#### [What the task requires]
Copy the lines from the one containing "Based on the image, which" through the end of the lines, both ends included, and leave out the pictures.

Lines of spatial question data
____________

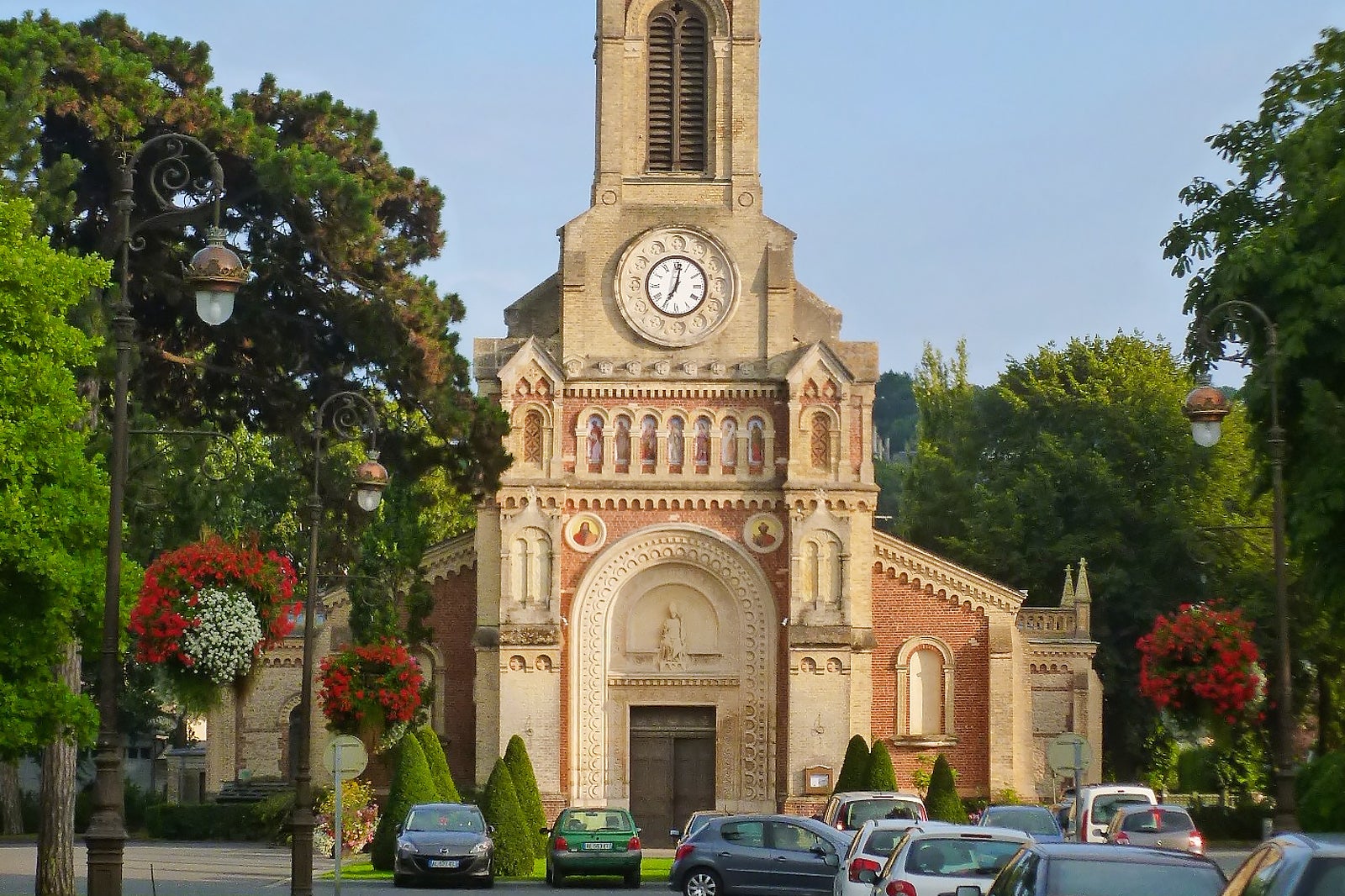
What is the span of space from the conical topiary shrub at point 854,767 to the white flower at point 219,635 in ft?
62.6

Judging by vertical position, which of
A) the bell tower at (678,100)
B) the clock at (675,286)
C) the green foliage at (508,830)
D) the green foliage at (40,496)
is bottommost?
the green foliage at (508,830)

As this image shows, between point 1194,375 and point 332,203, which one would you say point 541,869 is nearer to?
point 332,203

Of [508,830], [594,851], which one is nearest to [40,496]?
[594,851]

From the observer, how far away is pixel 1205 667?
34531 millimetres

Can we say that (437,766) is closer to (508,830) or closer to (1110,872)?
(508,830)

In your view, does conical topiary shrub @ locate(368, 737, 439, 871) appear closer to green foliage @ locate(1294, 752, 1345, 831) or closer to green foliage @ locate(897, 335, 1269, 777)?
green foliage @ locate(1294, 752, 1345, 831)

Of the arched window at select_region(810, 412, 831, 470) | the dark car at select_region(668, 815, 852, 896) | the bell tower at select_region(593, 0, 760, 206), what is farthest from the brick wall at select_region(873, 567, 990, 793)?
the dark car at select_region(668, 815, 852, 896)

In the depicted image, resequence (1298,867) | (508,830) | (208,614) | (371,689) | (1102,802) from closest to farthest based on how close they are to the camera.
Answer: (1298,867) < (208,614) < (1102,802) < (508,830) < (371,689)

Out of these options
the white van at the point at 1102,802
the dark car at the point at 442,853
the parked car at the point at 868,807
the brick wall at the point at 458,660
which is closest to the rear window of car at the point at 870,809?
the parked car at the point at 868,807

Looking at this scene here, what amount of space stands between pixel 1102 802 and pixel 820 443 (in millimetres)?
13899

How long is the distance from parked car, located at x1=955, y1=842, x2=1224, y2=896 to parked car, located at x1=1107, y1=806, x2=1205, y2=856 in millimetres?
18288

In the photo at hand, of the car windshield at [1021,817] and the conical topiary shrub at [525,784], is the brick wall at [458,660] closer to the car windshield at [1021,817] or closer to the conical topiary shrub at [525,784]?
the conical topiary shrub at [525,784]

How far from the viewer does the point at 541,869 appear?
141 feet

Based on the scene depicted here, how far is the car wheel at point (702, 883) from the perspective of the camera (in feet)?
101
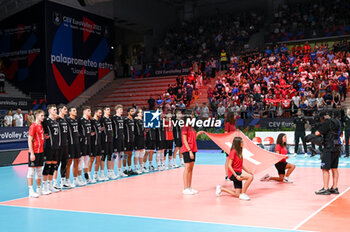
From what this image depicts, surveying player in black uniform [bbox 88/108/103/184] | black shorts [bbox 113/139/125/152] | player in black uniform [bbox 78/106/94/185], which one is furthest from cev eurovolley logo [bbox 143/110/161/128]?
player in black uniform [bbox 78/106/94/185]

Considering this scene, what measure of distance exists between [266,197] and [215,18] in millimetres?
28677

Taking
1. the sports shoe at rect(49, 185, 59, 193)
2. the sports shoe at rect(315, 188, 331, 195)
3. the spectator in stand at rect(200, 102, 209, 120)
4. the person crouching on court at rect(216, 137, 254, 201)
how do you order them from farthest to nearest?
the spectator in stand at rect(200, 102, 209, 120) → the sports shoe at rect(49, 185, 59, 193) → the sports shoe at rect(315, 188, 331, 195) → the person crouching on court at rect(216, 137, 254, 201)

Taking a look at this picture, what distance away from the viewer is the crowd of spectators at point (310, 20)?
29.5 meters

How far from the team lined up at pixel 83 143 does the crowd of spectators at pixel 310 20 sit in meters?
19.2

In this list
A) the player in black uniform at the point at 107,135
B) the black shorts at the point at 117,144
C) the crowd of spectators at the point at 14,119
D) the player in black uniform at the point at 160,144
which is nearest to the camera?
the player in black uniform at the point at 107,135

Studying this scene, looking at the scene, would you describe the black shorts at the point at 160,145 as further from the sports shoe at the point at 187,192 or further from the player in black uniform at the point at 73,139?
the sports shoe at the point at 187,192

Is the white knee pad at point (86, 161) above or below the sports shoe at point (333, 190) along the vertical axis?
above

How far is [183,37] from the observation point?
117 feet

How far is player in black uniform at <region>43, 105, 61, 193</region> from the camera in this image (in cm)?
985

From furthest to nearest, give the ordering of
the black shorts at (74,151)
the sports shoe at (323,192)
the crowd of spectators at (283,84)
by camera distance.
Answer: the crowd of spectators at (283,84) < the black shorts at (74,151) < the sports shoe at (323,192)

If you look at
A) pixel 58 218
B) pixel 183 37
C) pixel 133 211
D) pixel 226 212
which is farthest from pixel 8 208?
pixel 183 37

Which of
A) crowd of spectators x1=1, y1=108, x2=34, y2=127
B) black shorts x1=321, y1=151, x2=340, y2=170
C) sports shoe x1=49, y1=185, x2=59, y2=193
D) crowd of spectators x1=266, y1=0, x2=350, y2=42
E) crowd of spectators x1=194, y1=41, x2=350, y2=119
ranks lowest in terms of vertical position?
sports shoe x1=49, y1=185, x2=59, y2=193

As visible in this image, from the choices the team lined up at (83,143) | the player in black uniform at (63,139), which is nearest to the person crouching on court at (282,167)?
the team lined up at (83,143)

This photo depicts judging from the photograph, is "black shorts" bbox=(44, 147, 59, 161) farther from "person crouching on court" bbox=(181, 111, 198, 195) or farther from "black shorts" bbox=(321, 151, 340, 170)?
"black shorts" bbox=(321, 151, 340, 170)
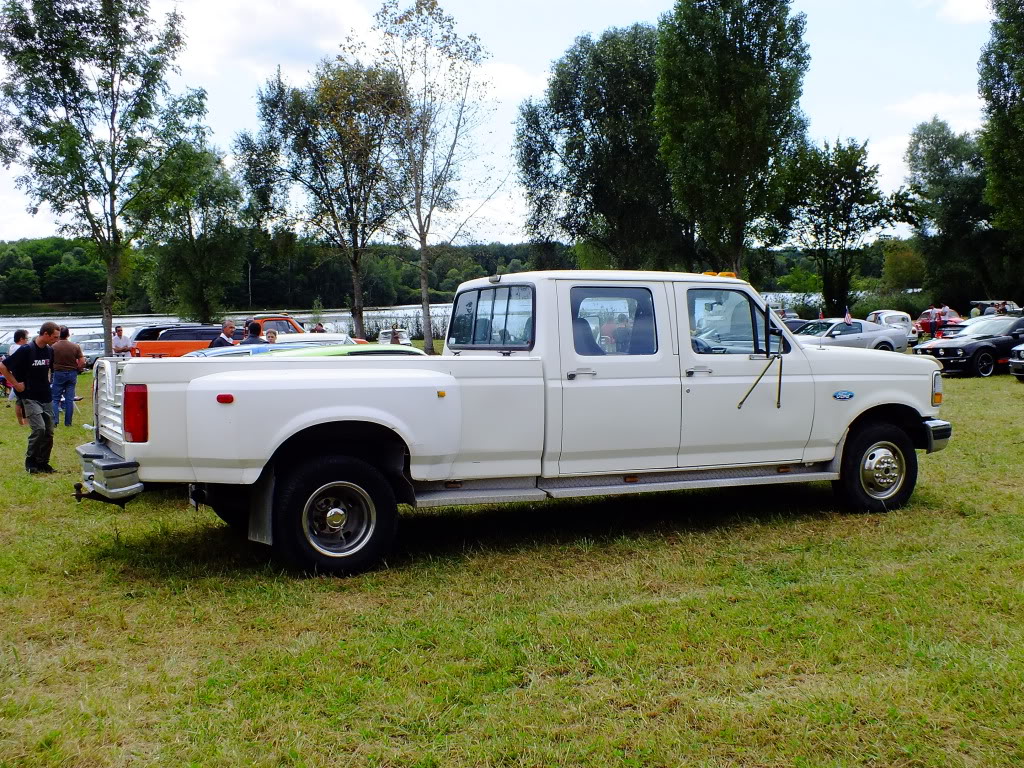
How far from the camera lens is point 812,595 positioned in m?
5.30

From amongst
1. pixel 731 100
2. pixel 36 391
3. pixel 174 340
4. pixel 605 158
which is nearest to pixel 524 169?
pixel 605 158

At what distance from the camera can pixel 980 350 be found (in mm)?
20891

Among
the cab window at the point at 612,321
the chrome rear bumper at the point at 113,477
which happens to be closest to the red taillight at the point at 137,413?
the chrome rear bumper at the point at 113,477

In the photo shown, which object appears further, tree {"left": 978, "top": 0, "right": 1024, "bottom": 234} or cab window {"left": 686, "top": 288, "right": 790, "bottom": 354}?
tree {"left": 978, "top": 0, "right": 1024, "bottom": 234}

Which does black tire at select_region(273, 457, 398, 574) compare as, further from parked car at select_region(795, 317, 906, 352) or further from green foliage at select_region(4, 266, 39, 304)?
green foliage at select_region(4, 266, 39, 304)

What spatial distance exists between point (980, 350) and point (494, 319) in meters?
17.6

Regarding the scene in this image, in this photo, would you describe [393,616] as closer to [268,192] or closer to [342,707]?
[342,707]

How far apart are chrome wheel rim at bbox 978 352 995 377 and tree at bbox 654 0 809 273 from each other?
43.0ft

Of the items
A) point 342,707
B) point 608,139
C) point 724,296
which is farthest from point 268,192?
point 342,707

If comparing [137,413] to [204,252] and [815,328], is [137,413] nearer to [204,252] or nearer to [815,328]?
[815,328]

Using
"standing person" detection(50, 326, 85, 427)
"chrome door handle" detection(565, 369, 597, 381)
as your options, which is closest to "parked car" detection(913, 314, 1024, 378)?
"chrome door handle" detection(565, 369, 597, 381)

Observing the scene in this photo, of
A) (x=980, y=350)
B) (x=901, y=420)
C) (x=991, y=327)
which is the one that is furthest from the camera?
(x=991, y=327)

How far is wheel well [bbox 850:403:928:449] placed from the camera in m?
7.55

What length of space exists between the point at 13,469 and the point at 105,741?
27.3 ft
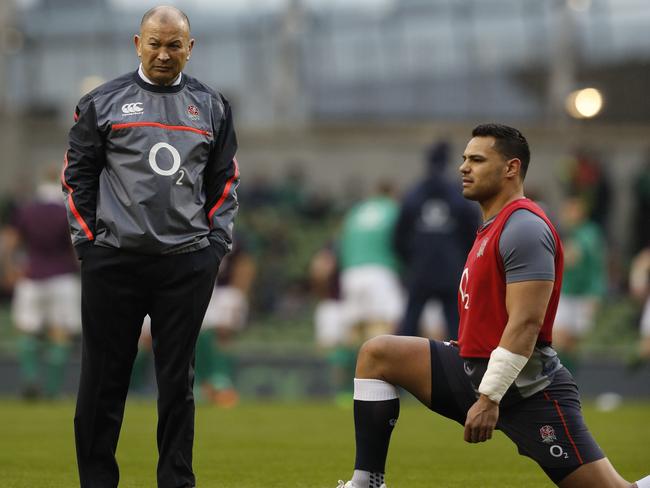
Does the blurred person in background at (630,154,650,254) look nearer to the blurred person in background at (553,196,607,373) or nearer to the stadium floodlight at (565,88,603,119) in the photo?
the stadium floodlight at (565,88,603,119)

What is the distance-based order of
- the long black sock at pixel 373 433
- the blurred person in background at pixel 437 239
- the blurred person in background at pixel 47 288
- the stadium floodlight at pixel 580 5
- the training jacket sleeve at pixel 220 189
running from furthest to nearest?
the stadium floodlight at pixel 580 5 → the blurred person in background at pixel 47 288 → the blurred person in background at pixel 437 239 → the training jacket sleeve at pixel 220 189 → the long black sock at pixel 373 433

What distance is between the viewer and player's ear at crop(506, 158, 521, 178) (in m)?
5.89

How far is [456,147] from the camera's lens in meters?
27.5

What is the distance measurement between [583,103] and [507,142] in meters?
21.8

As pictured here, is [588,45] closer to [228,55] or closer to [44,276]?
[228,55]

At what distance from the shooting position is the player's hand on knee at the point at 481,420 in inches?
217

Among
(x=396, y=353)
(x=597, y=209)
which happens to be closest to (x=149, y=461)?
(x=396, y=353)

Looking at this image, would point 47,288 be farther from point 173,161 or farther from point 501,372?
point 501,372

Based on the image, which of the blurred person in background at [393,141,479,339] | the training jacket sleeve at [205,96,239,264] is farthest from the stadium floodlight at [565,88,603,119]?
the training jacket sleeve at [205,96,239,264]

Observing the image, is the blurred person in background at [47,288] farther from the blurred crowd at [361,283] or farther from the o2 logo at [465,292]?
the o2 logo at [465,292]

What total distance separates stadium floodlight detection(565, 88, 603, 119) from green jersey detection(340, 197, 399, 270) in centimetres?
1257

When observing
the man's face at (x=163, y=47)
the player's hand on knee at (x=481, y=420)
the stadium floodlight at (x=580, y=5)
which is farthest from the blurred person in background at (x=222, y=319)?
the stadium floodlight at (x=580, y=5)

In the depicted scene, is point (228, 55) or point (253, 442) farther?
point (228, 55)

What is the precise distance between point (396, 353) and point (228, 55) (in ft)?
83.1
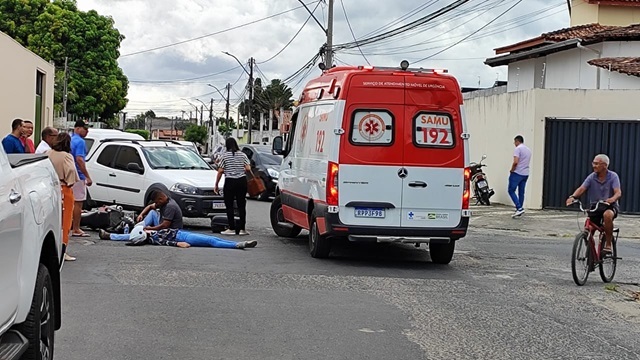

____________

#### [Solution below]
Based on the image, which of the blurred person in background at [393,141,479,339] | the training jacket sleeve at [205,96,239,264] is farthest from the stadium floodlight at [565,88,603,119]?
the training jacket sleeve at [205,96,239,264]

Observing the image, is the blurred person in background at [47,288] farther from the blurred crowd at [361,283] or farther from the o2 logo at [465,292]?
the o2 logo at [465,292]

What total distance separates stadium floodlight detection(565, 88, 603, 119) from green jersey detection(340, 197, 399, 270) in centimetres?
1257

When observing
the man's face at (x=163, y=47)
the player's hand on knee at (x=481, y=420)
the stadium floodlight at (x=580, y=5)
which is farthest from the blurred person in background at (x=222, y=319)?
the stadium floodlight at (x=580, y=5)

In the depicted scene, is point (228, 55) or point (253, 442) farther?
point (228, 55)

What is the precise distance between point (396, 353) and point (228, 55) (in ft)?
83.1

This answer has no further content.